Pour 'Far From Home', le groupe insiste peut être plus qu'habituellement sur ses jeux vocaux, faisant se répondre le scream de Viktor Gullichsen dans un style très Melodeath et les voix claires du chœur parmi lesquelles on retrouve celle de Joona Björkroth (guitare) et celle de Jarkko Niemi (basse), plutôt dans des tonalités Pagan Metal ; un mélange qui fonctionne tout seul et qui fonctionne d'ailleurs tellement bien que Brymir réitère avec 'Seeds Of Downfall'. Les presque huit minutes de 'All As One' est l'occasion parfaite pour permettre au groupe de développer une atmosphère et de la faire évoluer, démontrant ainsi particulièrement que les orchestrations et les chœurs ne sont pas que des coquetteries et contribuent grandement à la force évocatrice de leurs compositions. En conclusion, le groupe nous offre une bonus track intitulée 'Diabolis Interium' qui laisserait présager le meilleur s'il se laissait aller plus souvent au Black Metal à l'avenir !

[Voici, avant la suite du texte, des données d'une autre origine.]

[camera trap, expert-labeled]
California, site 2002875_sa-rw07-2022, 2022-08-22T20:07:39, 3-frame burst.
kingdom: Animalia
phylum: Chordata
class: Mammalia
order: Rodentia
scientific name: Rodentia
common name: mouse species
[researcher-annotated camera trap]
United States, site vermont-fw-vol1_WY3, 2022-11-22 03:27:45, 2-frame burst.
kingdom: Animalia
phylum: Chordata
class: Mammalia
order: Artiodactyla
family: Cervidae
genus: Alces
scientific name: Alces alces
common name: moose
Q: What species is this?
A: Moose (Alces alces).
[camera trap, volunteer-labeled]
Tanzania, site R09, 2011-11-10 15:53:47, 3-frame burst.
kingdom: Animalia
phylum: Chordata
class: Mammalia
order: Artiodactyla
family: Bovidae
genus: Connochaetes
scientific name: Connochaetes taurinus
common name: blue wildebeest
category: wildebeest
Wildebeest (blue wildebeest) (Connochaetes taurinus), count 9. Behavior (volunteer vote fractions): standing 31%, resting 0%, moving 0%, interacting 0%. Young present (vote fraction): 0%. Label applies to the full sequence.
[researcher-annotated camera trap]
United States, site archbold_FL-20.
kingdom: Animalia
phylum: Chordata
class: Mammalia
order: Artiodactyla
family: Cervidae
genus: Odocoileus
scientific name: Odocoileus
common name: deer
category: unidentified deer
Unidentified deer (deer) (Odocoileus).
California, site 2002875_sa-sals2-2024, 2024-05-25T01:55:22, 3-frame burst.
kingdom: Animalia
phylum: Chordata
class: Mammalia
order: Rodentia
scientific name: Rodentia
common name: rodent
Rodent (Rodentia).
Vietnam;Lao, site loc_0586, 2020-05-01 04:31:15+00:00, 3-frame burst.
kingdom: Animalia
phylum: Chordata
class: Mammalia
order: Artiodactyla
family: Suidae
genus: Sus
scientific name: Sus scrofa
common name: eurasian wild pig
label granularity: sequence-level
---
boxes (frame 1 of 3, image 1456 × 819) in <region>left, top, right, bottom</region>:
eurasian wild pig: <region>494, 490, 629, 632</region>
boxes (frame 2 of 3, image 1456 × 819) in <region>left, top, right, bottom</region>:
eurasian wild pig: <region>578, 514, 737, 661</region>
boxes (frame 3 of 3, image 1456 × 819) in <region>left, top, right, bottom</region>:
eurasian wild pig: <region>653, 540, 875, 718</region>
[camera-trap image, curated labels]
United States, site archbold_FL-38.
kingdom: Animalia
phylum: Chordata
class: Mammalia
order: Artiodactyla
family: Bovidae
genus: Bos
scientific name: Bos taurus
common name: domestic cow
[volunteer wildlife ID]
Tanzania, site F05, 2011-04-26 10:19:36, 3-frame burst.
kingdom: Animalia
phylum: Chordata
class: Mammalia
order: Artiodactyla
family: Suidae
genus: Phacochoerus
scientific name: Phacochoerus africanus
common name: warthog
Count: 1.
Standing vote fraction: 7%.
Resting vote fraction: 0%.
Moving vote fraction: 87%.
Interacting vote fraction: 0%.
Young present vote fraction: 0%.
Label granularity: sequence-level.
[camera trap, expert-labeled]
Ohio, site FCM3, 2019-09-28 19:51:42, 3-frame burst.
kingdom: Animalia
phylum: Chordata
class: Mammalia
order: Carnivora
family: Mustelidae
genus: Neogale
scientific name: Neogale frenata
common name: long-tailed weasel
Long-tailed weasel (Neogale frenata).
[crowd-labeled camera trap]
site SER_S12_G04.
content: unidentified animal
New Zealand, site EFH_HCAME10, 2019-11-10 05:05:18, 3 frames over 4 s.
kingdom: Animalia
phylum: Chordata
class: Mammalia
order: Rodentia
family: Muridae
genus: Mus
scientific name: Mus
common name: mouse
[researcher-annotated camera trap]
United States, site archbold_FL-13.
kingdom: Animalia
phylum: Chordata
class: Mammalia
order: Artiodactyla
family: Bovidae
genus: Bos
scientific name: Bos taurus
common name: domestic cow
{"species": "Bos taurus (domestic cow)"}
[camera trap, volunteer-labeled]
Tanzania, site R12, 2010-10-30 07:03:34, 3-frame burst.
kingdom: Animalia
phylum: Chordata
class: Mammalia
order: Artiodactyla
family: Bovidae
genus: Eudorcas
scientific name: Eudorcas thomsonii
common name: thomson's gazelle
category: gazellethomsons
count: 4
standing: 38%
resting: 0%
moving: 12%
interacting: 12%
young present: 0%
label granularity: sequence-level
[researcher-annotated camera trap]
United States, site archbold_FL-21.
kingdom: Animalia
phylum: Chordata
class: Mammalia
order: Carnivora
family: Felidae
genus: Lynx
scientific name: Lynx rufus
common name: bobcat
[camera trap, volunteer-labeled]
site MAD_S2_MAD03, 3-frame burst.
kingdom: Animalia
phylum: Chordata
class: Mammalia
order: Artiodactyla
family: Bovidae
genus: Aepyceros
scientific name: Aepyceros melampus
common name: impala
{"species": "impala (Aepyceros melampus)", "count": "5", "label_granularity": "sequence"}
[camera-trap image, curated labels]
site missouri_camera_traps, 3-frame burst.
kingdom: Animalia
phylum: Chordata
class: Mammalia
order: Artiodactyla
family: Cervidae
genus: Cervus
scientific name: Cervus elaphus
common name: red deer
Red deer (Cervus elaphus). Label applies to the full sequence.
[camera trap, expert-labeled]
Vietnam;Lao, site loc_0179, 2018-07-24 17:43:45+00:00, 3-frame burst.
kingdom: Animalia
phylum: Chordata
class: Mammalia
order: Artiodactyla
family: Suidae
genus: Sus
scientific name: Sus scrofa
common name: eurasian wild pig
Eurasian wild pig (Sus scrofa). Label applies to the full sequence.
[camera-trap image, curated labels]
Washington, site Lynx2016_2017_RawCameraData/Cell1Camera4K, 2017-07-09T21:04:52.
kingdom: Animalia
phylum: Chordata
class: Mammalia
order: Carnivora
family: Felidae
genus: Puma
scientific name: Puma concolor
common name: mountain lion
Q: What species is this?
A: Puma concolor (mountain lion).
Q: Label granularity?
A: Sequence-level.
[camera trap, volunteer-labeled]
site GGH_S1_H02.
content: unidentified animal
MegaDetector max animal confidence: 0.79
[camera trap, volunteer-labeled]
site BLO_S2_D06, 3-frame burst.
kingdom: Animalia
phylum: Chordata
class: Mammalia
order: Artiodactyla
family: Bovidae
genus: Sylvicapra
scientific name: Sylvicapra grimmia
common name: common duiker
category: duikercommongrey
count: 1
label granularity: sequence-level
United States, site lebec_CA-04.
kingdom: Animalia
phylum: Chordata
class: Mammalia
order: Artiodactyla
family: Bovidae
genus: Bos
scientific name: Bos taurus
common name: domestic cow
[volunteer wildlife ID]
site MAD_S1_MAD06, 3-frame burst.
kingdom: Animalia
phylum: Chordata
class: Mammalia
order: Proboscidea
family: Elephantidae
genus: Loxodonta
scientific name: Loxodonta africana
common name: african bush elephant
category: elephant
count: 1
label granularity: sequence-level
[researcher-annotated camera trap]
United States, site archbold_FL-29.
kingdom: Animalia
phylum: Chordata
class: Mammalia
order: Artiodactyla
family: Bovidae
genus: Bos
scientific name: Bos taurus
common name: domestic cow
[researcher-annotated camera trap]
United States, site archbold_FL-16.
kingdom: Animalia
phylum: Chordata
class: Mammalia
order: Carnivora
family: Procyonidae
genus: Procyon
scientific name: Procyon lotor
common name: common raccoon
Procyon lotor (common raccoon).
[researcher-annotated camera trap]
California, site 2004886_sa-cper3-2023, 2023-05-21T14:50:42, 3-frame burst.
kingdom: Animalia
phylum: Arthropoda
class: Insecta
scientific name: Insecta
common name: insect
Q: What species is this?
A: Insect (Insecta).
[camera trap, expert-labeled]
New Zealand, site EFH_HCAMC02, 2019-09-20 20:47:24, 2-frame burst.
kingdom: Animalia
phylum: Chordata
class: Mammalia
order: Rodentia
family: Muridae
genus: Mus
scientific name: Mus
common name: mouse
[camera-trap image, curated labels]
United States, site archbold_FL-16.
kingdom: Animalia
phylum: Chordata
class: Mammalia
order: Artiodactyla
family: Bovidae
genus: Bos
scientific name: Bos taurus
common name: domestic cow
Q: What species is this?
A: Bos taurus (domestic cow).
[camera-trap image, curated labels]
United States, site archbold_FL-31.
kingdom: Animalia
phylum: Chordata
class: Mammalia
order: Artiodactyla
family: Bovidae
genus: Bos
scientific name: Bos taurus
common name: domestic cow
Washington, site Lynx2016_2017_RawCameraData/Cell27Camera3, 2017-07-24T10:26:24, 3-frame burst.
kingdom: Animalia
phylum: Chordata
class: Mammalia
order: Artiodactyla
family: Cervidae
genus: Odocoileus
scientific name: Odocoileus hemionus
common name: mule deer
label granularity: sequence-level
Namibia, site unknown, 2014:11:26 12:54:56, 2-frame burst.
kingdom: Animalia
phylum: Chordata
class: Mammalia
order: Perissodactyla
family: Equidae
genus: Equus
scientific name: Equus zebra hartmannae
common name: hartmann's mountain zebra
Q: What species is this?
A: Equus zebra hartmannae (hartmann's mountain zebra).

"Voices In The Sky" est un album qui trouve parfaitement sa place dans la discographie du groupe. Au risque de paraître répétitif par moments, les musiciens de Brymir ont conscience de leurs atouts et n'hésitent pas à s'appuyer dessus pour bâtir leur succès, ce qui ne les empêchent pas non plus de s'essayer à des genres dans lesquels on les attend moins, comme l'excellent 'Diabolis Interium' et ses références Black ! Ils continuent de tracer leur chemin et ça reste un plaisir de les y accompagner.